- PASSAGE GIVEN -
A shareholder electing the first two options will recognize all income at ordinary rates, including the gain upon sale, a marginal rate of 37%. Compared to the 20% marginal capital gains rate, this penalty could be quite substantial. Due to this, the QEF alternative is generally preferable. Start-up companies that are classified as PFICs may be required by their investors to provide QEF information so they can apply this alternative.
The Takeaway
The testing for PFIC status may seem straightforward, however when diving into the details, it can become quite difficult, especially if there is a risk the company will also be classified as a controlled foreign corporation. A start-up company in the process of fundraising which is required to provide a rep regarding its PFIC status should give serious consideration prior to approving the rep. Similarly, if an investor requests a renewed analysis on an annual basis, a proper analysis should be performed due to the complexities and how they can impact the testing each year.

- REQUIREMENT -
Reproduce the PFIC tax passage word for word from "A shareholder electing" to "apply this alternative.".

- DATA SECTION -
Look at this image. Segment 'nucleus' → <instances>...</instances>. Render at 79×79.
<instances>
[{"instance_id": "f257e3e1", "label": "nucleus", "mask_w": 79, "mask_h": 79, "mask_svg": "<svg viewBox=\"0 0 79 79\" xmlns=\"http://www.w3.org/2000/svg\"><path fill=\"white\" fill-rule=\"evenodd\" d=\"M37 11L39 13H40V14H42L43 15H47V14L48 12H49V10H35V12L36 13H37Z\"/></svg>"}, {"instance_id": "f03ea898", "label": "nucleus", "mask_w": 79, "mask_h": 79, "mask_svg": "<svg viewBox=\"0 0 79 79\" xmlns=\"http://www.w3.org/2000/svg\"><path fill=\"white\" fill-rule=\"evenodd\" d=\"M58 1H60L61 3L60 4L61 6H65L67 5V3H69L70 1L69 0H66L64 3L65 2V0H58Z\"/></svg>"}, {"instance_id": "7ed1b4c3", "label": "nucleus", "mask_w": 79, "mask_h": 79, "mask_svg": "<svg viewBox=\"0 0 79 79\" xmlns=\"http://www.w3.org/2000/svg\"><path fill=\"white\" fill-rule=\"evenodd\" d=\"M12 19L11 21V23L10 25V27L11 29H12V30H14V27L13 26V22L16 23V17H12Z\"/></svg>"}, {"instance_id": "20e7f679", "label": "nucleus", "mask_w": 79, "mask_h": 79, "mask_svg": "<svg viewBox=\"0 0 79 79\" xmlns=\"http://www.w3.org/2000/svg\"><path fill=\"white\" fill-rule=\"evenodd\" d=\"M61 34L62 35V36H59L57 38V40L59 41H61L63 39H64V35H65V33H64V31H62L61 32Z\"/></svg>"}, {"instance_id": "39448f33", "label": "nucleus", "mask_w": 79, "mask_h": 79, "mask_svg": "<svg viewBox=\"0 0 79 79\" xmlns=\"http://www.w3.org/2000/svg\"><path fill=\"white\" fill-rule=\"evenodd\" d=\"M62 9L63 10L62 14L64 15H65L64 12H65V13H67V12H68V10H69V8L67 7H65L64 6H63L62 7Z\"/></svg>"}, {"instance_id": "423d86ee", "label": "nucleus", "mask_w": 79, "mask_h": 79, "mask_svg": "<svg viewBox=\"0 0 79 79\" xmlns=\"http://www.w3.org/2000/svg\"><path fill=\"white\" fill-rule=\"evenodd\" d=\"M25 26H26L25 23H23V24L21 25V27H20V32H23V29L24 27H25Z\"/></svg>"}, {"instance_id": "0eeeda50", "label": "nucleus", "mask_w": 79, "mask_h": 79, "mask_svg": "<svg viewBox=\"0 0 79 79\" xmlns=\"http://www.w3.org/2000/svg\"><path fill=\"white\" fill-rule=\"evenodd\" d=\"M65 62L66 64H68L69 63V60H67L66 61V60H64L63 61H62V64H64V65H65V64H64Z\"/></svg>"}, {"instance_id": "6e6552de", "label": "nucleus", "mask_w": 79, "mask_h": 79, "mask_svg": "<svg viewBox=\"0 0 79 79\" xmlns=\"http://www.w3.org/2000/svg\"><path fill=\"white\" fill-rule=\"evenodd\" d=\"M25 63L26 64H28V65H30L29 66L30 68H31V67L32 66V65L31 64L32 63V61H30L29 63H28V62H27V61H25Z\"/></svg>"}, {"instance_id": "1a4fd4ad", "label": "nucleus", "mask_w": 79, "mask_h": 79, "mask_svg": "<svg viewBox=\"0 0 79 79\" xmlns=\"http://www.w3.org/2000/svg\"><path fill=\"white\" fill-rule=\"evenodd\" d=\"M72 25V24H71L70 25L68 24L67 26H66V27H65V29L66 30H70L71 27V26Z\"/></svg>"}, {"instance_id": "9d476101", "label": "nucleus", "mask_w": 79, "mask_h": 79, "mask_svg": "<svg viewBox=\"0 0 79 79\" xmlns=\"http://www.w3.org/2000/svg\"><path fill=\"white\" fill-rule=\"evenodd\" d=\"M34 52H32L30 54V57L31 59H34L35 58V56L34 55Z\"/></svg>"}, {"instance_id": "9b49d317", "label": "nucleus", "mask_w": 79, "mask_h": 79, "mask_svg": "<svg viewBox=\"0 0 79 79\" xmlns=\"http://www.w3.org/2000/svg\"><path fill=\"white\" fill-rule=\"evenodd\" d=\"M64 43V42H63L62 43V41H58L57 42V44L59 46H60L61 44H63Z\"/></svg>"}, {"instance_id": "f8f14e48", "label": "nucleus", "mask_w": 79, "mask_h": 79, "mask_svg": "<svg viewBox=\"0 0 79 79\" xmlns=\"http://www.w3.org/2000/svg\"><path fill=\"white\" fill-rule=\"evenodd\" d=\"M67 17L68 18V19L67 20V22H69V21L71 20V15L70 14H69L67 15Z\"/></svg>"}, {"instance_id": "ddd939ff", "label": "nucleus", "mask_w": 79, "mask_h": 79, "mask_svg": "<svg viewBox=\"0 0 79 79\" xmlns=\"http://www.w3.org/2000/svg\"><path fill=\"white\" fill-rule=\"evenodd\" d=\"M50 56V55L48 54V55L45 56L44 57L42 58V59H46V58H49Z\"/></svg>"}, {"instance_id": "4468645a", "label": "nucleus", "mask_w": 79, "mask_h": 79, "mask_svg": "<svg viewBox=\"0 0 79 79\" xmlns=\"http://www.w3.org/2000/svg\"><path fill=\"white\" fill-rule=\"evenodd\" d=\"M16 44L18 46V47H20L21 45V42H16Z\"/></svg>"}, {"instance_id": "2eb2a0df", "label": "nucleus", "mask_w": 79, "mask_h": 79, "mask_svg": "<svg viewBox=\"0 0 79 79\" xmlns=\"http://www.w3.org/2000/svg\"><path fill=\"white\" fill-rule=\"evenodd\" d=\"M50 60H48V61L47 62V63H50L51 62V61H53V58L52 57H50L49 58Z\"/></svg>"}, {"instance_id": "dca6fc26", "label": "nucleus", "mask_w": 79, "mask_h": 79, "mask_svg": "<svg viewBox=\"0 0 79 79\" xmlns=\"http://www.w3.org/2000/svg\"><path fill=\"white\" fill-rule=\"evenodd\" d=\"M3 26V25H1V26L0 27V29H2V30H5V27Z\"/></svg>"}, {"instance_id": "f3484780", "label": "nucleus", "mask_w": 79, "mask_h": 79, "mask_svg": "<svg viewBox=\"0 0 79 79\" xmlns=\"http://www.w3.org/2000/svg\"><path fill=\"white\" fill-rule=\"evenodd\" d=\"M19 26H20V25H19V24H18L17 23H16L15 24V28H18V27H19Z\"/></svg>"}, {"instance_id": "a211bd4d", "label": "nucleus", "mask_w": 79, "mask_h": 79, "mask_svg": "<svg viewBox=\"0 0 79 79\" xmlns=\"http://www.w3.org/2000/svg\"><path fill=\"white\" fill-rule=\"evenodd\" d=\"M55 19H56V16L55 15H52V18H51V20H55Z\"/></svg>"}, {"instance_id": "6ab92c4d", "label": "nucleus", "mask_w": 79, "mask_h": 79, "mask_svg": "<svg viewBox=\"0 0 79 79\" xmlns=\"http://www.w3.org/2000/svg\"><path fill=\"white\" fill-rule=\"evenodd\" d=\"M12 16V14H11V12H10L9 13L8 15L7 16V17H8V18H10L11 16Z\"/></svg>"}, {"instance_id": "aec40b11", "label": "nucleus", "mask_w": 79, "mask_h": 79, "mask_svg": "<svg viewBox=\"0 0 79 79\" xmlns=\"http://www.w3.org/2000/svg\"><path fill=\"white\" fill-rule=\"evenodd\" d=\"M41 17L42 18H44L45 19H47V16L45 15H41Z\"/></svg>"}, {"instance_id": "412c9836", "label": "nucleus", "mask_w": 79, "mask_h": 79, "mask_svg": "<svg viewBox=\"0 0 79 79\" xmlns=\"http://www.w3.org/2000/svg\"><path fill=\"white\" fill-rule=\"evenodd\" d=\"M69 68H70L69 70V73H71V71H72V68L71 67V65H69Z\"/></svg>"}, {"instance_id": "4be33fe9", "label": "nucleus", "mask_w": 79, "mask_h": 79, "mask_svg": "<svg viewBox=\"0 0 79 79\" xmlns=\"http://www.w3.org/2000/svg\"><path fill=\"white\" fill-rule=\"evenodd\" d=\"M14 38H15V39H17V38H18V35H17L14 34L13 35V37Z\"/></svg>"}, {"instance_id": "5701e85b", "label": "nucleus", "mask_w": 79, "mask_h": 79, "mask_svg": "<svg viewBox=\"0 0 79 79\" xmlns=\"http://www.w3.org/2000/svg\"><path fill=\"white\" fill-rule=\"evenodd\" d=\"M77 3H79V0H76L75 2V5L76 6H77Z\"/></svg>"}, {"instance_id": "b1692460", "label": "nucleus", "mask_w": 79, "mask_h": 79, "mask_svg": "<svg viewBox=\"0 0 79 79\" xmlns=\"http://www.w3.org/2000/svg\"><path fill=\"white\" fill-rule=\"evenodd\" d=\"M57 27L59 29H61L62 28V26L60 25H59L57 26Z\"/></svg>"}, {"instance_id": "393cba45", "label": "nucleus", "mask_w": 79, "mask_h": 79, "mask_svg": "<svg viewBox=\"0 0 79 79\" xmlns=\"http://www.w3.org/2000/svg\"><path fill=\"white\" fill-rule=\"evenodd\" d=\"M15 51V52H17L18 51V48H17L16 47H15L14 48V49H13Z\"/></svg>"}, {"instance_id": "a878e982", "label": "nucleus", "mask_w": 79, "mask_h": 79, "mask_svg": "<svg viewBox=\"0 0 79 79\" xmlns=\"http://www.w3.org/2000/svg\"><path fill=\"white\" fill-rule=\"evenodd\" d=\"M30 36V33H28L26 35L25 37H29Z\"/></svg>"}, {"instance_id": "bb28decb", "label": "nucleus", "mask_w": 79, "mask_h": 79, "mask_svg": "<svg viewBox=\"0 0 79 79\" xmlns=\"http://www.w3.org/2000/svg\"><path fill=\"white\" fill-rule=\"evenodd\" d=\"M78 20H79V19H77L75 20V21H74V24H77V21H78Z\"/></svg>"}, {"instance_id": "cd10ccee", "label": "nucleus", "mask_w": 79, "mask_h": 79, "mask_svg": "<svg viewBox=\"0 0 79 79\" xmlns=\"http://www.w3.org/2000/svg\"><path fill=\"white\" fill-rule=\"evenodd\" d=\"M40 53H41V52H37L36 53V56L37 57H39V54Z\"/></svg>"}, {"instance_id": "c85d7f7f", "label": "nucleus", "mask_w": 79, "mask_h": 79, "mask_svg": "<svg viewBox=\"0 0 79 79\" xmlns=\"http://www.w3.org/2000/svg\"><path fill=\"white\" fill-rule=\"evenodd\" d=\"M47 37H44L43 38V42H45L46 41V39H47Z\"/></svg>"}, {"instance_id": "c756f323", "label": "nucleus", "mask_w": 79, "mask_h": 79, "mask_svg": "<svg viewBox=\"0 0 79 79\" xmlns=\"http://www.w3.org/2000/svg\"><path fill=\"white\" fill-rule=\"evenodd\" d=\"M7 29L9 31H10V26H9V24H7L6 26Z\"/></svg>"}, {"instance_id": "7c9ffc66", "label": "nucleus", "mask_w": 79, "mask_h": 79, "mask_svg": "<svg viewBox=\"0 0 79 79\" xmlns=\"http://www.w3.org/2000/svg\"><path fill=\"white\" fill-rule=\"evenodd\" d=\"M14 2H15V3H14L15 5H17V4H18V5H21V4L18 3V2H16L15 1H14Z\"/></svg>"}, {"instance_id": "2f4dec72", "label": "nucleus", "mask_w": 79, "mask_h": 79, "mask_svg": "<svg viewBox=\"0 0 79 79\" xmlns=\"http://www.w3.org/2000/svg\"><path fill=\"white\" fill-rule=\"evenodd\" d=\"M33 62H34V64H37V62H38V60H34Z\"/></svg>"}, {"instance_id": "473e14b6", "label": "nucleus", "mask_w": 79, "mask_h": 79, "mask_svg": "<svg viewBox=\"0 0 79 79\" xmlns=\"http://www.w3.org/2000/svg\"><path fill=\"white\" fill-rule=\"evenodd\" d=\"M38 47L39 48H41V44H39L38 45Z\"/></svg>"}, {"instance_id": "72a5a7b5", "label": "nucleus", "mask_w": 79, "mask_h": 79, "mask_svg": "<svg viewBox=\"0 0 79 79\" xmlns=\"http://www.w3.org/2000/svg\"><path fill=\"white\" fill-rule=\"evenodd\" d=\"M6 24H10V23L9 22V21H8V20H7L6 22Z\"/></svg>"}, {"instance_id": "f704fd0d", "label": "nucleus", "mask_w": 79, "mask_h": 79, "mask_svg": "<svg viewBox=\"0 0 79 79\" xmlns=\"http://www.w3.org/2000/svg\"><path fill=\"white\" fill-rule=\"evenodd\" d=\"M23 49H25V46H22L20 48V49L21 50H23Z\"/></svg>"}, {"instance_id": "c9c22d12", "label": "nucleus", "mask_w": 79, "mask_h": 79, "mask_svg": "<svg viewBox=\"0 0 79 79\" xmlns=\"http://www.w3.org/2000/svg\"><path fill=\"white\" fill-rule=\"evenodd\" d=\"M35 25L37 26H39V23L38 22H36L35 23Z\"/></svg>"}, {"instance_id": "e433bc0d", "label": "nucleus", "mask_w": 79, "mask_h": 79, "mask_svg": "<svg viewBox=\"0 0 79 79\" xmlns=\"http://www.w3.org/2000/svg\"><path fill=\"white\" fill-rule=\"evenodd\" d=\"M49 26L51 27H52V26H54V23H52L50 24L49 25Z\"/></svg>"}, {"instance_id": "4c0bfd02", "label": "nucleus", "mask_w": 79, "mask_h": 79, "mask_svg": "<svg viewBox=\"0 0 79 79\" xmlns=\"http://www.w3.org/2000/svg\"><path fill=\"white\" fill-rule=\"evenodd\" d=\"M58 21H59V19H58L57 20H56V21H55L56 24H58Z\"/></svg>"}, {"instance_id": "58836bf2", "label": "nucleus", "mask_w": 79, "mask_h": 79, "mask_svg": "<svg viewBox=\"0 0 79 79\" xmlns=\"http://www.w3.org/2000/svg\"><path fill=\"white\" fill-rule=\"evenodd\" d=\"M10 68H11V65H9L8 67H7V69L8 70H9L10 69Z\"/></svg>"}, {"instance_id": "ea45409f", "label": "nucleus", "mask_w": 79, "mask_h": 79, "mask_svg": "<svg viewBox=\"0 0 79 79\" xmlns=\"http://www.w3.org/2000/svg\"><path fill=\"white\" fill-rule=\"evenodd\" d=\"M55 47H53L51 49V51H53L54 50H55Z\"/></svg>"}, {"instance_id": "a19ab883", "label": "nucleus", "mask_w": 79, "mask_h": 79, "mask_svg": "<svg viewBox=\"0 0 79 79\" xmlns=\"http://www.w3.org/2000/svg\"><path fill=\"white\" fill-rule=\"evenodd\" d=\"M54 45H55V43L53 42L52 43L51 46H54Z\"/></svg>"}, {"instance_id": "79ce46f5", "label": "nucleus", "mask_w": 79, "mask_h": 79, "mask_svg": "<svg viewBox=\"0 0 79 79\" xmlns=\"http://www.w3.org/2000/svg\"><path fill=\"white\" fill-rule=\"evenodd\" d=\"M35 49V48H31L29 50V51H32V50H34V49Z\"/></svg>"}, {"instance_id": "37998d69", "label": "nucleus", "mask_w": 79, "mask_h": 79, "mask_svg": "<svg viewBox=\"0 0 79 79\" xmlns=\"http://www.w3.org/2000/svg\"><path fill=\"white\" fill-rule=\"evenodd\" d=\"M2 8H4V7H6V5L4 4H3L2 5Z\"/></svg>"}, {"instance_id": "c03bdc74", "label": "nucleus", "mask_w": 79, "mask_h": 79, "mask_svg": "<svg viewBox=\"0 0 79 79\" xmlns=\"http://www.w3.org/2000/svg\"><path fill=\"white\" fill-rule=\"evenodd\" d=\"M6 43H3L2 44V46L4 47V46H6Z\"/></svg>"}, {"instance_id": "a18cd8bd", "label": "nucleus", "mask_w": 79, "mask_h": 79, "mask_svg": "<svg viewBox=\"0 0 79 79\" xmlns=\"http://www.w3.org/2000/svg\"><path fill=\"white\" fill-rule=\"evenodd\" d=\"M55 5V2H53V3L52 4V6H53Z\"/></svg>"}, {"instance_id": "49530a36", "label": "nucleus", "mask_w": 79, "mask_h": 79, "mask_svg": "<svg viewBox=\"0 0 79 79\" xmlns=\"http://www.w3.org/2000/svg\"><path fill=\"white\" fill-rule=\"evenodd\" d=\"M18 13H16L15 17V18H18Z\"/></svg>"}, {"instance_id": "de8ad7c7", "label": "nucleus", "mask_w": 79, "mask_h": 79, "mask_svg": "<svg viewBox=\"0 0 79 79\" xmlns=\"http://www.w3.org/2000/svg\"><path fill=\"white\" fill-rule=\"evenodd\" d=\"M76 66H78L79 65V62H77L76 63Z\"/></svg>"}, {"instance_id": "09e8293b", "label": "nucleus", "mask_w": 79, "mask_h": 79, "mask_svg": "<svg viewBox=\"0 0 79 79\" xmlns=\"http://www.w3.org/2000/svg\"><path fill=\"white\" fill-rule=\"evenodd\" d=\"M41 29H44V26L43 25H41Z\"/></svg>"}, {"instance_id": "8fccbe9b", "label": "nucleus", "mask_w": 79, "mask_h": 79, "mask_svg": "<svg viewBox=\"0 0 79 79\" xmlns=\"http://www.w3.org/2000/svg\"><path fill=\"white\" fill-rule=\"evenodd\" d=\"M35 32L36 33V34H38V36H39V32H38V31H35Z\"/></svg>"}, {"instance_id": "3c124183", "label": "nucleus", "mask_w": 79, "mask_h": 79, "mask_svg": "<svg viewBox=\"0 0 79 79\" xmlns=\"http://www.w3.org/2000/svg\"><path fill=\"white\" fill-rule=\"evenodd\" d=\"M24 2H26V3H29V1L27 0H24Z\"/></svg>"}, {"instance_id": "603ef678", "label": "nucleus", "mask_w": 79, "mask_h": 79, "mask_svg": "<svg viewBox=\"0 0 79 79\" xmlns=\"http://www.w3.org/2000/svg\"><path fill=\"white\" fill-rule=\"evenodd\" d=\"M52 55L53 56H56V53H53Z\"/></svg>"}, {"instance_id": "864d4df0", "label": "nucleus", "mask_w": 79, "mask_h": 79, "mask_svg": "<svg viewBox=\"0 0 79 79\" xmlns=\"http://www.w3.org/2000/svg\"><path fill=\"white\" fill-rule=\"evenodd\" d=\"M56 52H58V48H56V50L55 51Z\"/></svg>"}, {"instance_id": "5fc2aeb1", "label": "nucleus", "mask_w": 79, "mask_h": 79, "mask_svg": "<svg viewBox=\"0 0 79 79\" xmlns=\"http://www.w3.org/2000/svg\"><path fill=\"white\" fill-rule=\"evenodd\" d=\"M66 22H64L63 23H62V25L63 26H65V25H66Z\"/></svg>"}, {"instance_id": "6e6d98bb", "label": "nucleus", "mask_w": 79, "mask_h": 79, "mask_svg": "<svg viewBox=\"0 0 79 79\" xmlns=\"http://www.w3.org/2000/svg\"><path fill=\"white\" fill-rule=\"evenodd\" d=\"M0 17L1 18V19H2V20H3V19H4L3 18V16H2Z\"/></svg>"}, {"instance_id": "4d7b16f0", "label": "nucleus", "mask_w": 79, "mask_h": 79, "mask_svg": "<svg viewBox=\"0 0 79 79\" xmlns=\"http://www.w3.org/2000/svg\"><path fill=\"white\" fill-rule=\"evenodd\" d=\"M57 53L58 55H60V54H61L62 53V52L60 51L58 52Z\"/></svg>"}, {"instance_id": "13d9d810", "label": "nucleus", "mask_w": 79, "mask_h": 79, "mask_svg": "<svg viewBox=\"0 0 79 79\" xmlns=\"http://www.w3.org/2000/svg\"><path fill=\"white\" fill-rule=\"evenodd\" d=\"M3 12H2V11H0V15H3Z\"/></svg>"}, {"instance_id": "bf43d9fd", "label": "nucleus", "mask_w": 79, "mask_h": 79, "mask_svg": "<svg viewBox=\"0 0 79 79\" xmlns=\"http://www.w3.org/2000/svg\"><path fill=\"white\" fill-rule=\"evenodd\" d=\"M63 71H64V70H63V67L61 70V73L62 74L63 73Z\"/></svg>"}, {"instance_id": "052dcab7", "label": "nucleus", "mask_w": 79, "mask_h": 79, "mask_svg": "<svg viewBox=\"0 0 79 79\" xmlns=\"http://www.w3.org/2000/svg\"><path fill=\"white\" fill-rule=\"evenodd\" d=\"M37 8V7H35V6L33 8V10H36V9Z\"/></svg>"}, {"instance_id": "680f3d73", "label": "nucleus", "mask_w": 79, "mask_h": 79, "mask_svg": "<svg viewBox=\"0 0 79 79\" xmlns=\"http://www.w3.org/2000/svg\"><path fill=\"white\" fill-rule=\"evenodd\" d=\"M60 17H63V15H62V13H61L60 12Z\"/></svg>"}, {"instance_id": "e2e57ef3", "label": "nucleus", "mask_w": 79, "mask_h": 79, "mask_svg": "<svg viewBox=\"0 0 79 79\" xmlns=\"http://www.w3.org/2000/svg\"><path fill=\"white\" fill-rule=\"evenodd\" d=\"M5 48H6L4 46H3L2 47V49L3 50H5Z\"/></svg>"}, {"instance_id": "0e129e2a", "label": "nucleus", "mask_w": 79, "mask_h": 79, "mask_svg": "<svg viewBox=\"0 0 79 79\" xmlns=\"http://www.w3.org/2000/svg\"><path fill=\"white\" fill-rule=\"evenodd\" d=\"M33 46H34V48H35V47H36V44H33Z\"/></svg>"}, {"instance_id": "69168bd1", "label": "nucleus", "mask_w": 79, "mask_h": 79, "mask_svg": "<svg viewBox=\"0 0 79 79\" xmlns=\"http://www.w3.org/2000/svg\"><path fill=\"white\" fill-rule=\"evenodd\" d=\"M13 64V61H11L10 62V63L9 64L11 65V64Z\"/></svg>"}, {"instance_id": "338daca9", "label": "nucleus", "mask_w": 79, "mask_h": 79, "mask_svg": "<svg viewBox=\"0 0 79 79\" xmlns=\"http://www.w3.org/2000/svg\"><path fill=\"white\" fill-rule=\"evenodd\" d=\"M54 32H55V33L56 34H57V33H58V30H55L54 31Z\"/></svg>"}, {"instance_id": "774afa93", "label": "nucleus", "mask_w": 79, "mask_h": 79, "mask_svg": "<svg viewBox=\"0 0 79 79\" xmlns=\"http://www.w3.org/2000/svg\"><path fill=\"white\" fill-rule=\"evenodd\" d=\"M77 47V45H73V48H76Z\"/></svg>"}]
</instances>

- CORRECT RESPONSE -
A shareholder electing the first two options will recognize all income at ordinary rates, including the gain upon sale, a marginal rate of 37%. Compared to the 20% marginal capital gains rate, this penalty could be quite substantial. Due to this, the QEF alternative is generally preferable. Start-up companies that are classified as PFICs may be required by their investors to provide QEF information so they can apply this alternative.